Therefore, it is unclear to which extent MYCN amplification affects the disbalance in NK cell populations and how NK cell infiltration alone contributes to disease outcome.
3 Tumor escape mechanisms
Tumors have evolved to evade immune surveillance through an array of activities that suppress NK cell-mediated killing as discussed in Sect. 2.1. Additionally, the poor ability of NK cells to reach solid tumors along with the immunosuppressive milieu produced by the TME all lead to dampened activity of NK cells through the secretion of various cytokines and soluble factors [44] (Fig. 2). The current battle in immunotherapeutics is to understand the underlying mechanisms that lead to these adaptations and how this impacts NK cell responses.

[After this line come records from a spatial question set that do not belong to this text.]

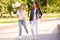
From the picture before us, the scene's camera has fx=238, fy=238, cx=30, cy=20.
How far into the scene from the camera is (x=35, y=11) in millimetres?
8773

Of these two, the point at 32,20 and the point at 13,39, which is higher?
the point at 32,20

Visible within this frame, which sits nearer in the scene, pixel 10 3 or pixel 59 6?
pixel 10 3

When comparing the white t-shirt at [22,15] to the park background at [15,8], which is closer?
the white t-shirt at [22,15]

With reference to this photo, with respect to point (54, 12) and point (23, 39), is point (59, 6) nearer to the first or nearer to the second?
point (54, 12)

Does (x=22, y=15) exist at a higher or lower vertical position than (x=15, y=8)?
higher

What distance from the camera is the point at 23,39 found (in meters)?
8.59

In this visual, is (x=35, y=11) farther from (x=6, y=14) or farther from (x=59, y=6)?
(x=59, y=6)

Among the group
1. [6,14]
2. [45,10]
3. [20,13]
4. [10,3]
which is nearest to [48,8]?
[45,10]

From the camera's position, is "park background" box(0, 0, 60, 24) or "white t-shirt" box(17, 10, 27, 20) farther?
"park background" box(0, 0, 60, 24)

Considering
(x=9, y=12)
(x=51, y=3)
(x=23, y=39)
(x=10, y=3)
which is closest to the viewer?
(x=23, y=39)

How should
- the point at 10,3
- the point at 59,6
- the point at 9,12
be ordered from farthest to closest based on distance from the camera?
the point at 59,6 < the point at 9,12 < the point at 10,3

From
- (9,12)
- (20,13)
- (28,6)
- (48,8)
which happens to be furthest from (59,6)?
(20,13)

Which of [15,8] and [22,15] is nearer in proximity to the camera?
[22,15]

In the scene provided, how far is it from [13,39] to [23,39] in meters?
0.37
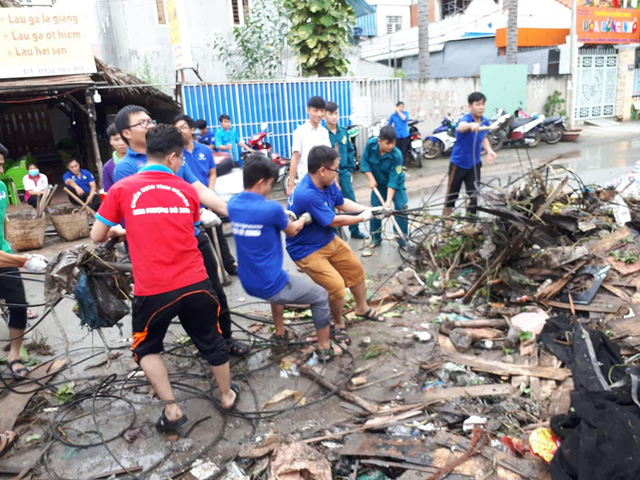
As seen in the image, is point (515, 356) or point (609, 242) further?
point (609, 242)

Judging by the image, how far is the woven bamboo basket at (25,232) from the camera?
7.59m

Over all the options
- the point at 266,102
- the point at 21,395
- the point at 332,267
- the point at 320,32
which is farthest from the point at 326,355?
the point at 320,32

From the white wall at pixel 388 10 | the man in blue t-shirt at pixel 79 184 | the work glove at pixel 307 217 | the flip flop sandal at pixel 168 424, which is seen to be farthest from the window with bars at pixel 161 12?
the white wall at pixel 388 10

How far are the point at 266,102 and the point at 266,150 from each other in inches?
56.0

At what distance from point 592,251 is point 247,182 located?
12.3 ft

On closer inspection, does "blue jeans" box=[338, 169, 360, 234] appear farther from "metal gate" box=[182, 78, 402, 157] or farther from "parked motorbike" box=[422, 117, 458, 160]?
"parked motorbike" box=[422, 117, 458, 160]

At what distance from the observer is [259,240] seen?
143 inches

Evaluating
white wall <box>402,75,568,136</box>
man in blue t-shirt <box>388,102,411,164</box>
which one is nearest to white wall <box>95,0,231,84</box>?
white wall <box>402,75,568,136</box>

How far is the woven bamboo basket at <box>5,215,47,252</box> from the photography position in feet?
24.9

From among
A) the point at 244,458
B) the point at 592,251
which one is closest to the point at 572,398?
the point at 244,458

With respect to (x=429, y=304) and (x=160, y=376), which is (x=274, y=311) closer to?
(x=160, y=376)

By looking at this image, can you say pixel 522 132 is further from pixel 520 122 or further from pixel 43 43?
pixel 43 43

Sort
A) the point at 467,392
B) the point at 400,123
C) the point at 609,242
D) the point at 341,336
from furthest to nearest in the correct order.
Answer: the point at 400,123 < the point at 609,242 < the point at 341,336 < the point at 467,392

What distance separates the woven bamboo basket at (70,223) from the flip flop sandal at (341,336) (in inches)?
217
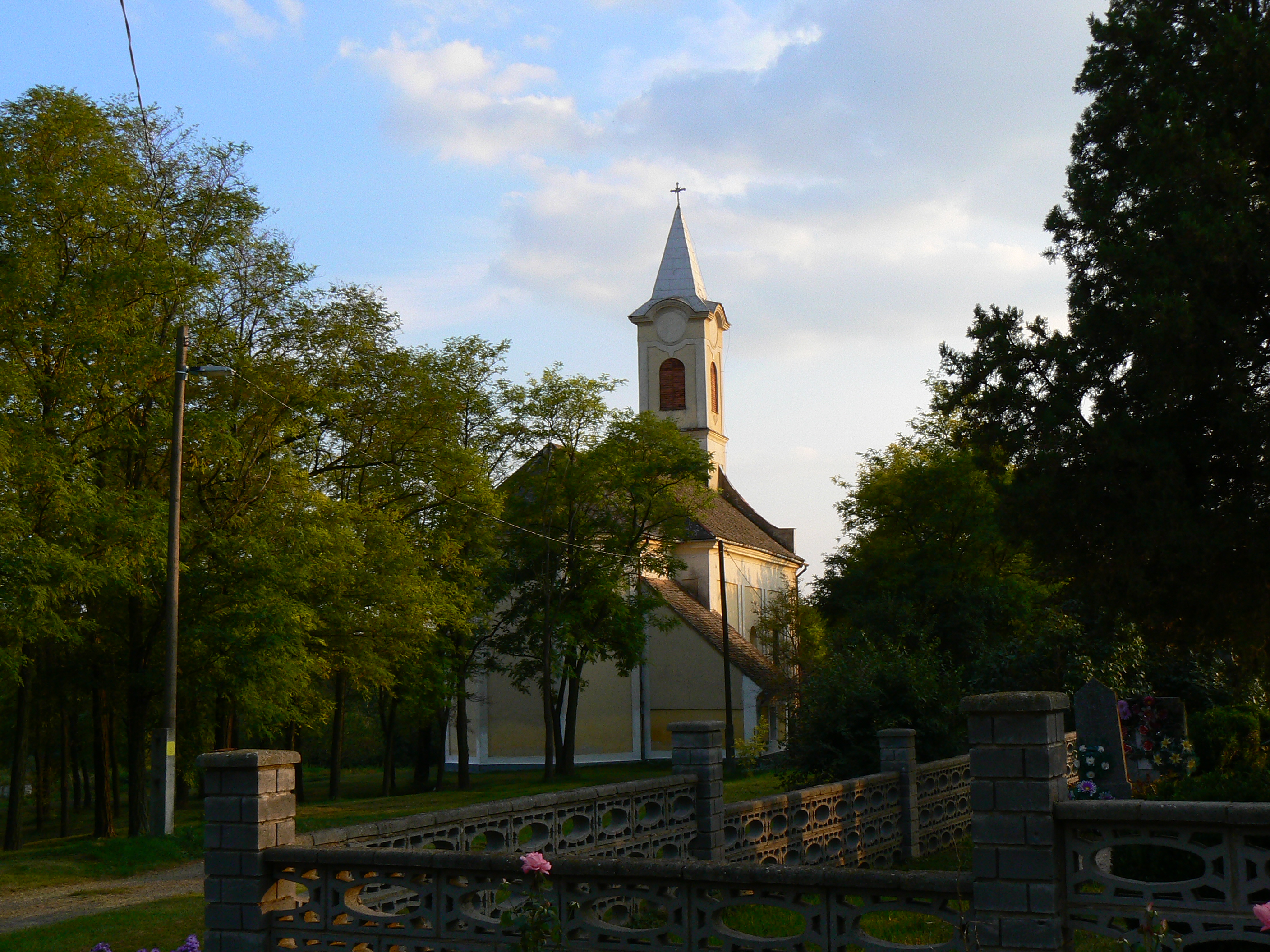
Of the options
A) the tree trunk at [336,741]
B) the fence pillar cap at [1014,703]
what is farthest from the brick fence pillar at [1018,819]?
A: the tree trunk at [336,741]

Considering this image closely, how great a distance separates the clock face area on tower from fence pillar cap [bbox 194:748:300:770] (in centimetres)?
5205

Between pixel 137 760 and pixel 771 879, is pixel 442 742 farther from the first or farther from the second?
pixel 771 879

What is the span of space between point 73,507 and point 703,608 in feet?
117

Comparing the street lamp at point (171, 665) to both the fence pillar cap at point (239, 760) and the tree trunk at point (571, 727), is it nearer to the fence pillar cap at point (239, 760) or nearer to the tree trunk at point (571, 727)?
the fence pillar cap at point (239, 760)

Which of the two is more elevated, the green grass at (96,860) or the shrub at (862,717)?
the shrub at (862,717)

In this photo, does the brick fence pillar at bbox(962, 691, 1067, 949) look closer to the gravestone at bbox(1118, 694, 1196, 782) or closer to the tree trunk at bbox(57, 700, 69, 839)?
the gravestone at bbox(1118, 694, 1196, 782)

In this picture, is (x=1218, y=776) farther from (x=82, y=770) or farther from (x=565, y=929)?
(x=82, y=770)

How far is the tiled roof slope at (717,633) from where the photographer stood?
159ft

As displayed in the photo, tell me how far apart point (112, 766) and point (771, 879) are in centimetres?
3083

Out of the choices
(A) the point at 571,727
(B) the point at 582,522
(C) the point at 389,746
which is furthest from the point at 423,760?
(B) the point at 582,522

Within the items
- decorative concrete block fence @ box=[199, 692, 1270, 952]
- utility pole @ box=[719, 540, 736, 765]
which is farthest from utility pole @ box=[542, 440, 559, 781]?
decorative concrete block fence @ box=[199, 692, 1270, 952]

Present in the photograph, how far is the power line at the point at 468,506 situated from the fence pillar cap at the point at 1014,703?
29.6 ft

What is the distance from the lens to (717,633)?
165 ft

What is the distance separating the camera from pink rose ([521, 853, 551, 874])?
6473 mm
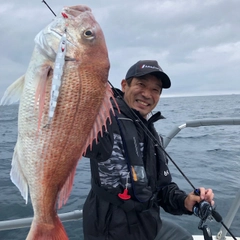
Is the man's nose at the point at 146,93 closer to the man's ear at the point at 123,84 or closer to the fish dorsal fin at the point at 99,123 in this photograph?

3.1 Bidirectional interactions between NK cells and the tumor microenvironment
The TME is defined as the interplay between cellular and molecular components, namely tumor, stromal, and immune cells, along with soluble factors, which altogether contribute to an immunosuppressive niche. This, in turn, allows the tumor cells to evade immunosurveillance and subsequent elimination by NK cells. Several studies have established the roles of immunosuppressive molecules, such as TGFß and IL-6 in modulating the TME and dampening NK cell-mediated cytotoxicity [47, 75, 94, 95]. For instance, TGFß has been shown to downregulate the expression of activating receptors NKG2D and NKp30, and adaptor proteins DAP10 and DAP12 [96,97,98]. Additionally, TGFß can mediate transdifferentiation of NK cells into type 1 innate lymphoid cells [99], which lack cytotoxic capabilities. Studies employing genetically modified NK cells that were armed with variant TGFß receptors showed increased cytotoxicity against NB cells in vitro and improved progression-free survival in vivo [100]. Blockage of TGFß in co-cultures of NB cells with NK cells derived from healthy donors resulted in increased cytotoxicity, whereas addition of recombinant TGFß1 led to reduced tumor killing and decreased production of granzyme B and was marked by dysfunctional NK cells [75]. Reduced expression of TGFB1, a ligand for the TGFß signaling pathway, was linked to retinoic acid therapy resistance in MYCN amplified cell lines [101], whereas TGFB1 upregulation in primary NB patients without MYCN amplification was associated with worse clinical outcome [102].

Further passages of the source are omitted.